Hintergrund

«Hollow Knight: Silksong», ich liebe und hasse dich

Kevin Hofer
4.10.2025
Bilder: Kevin Hofer

«Hollow Knight: Silksong» ist ein ständiger Kampf zwischen purer Faszination und dem unbändigen Wunsch, den Controller zu zertrümmern – und genau deshalb brillant.

Er liegt am Boden. «Der letzte Richter», der gnadenlose Boss der gesprengten Stufen, hat nach 16 quälend langen Versuchen endlich sein Urteil über sich selbst gefällt.

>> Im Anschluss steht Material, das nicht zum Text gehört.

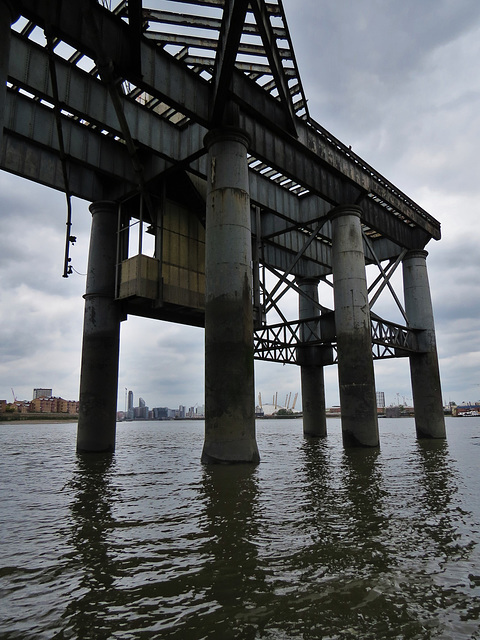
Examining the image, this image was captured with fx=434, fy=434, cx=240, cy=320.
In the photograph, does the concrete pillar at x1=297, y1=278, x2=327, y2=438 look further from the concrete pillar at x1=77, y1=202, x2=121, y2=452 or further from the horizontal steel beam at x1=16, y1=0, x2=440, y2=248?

Die letzten anderthalb Stunden waren eine Meisterklasse darin, wie man nicht gegen einen Boss kämpft. Versuch eins bis acht: Zu gierig, immer einen Schlag zu viel riskiert. Versuch neun bis zwölf: Gedanklich bereits beim Abendessen, während meine Finger Hornets Grab schaufeln. Versuch 13: Kurz abgelenkt von einer Whatsapp – zack, tot. Versuche 14 und 15: Eine Mischung aus beidem, garniert mit kreativen Flüchen, die meine Kinder nicht hören sollten. Aber Versuch 16? Pure, konzentrierte Perfektion. Oder einfach nur Glück. Egal – ich habe gewonnen, und das ist alles, was zählt.

Nicht nur am letzten Richter beisse ich mir die Zähne aus.
Nicht nur am letzten Richter beisse ich mir die Zähne aus.

«Hollow Knight: Silksong» ist brutal hart, ich bin brutal schlecht und trotzdem liebe ich es – meistens zumindest. Obwohl ich die letzten Wochen beinahe täglich in das fantastische Pharloom eingetaucht bin, habe ich das Spiel immer noch nicht durch. Zwischendurch brauche ich einfach eine Pause, damit ich nicht dem Wahnsinn verfalle.

Dennoch: Team Cherry hat es wieder getan. Sie haben ein Meisterwerk geschaffen. Ein wunderschönes, forderndes Meisterwerk, das ich am liebsten gegen die Wand schmettern würde.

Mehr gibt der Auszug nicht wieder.